Stattdessen kann man sich natürlich auch weiter in die Tasche lügen, dass Masken sinnlos wären und man nichts machen könne. Wir haben es ja nie wirklich versucht, FFP2 flächendeckend in Innenräumen verpflichtend zu machen. Es gab 1.000 Ausnahmen, den Plexiglasirrsinn, Maskenatteste und Nasenpimmel. Nur, um am Ende zu sagen – da, hat nichts gebracht. Erst dann, wenn die Menschen erkennen: Fuck, wir sind geliefert! Erst dann werden Menschen wieder Schutzmasken tragen und Infektionen vermeiden, weil sie wissen, dass ihnen niemand mehr helfen kann, wenn sie wirklich Luftnot haben. Dann werden auf einmal passende Masken getragen, die dicht sitzen und einen echten Schutz bieten.

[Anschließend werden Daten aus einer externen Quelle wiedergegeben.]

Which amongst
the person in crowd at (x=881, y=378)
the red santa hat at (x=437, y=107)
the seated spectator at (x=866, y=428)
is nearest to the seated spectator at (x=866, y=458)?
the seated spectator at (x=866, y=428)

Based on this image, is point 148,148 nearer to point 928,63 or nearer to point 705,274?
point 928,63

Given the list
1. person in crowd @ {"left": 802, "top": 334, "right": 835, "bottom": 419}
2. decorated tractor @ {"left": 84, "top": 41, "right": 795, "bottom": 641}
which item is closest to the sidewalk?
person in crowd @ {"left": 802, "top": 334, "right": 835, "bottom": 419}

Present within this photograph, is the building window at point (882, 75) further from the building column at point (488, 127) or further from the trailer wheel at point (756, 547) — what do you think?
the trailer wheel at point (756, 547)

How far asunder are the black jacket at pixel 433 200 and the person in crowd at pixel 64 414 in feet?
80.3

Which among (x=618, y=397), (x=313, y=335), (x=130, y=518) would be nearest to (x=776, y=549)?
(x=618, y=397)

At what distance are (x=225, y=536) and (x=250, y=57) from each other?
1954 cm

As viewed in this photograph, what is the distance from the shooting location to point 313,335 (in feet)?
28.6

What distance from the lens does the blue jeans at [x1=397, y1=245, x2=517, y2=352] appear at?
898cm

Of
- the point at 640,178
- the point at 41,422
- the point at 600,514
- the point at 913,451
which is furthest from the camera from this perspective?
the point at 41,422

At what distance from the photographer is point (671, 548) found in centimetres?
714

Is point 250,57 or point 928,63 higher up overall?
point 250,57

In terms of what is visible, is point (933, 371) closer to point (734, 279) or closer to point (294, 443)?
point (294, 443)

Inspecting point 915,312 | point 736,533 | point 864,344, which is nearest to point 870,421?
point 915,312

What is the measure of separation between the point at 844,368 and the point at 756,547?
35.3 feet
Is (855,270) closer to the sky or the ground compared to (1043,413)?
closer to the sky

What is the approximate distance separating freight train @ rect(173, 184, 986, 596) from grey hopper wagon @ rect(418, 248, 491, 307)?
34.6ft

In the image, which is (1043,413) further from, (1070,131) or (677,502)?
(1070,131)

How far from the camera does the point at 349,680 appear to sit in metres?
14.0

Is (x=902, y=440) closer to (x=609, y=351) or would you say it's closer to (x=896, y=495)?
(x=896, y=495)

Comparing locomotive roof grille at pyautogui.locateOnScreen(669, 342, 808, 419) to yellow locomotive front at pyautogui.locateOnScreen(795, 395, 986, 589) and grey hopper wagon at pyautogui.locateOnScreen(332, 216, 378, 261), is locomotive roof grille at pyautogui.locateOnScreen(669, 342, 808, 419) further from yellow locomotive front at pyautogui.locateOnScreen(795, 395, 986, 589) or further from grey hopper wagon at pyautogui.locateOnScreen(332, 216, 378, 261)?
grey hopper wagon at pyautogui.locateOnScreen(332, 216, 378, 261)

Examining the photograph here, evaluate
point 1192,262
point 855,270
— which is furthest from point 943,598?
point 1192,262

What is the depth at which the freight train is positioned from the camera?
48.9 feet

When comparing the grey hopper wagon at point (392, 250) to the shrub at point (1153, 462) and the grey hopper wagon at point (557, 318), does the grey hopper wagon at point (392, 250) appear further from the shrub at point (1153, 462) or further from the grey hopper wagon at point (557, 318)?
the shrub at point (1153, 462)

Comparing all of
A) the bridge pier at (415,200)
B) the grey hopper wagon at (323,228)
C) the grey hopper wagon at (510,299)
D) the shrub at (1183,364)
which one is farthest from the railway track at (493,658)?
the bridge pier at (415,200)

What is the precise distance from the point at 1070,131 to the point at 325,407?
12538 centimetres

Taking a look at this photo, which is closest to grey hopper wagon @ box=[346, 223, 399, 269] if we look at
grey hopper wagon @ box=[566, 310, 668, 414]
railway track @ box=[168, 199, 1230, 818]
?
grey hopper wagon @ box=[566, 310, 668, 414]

Aber warum muss es erst so weit kommen? Es sollte doch reichen, wenn wir sagen: Wir können schon längst nicht mehr allen gut helfen. Es reicht nicht mal für eine befriedigende Versorgung.
Und natürlich muss der nächste Schritt sein, dass wir eine massive Reform des Gesundheitswesens brauchen. Übrigens in der Form, wie ich es momentan weder den Krankenkassen, noch den kassenärztlichen Vereinigungen, geschweige denn dem Bundesgesundheitsministerium zutraue. Das ist ein Jahrhundertakt und wenn ich sehe, dass diese Gremien schon an wesentlich kleineren Aufgaben scheitern, habe ich keine Hoffnung mehr, dass ich das erlebe.
Aber wie so vieles andere wird sich auch das irgendwie von selbst regeln. Die Superreichen werden sich in ihre Privatkliniken zurückziehen und dort deutsche Spitzenmedizin auf höchstem Niveau genießen. Für andere bleibt eine Basisversorgung übrig, die nicht mal mehr das Wort Basisversorgung verdient hat.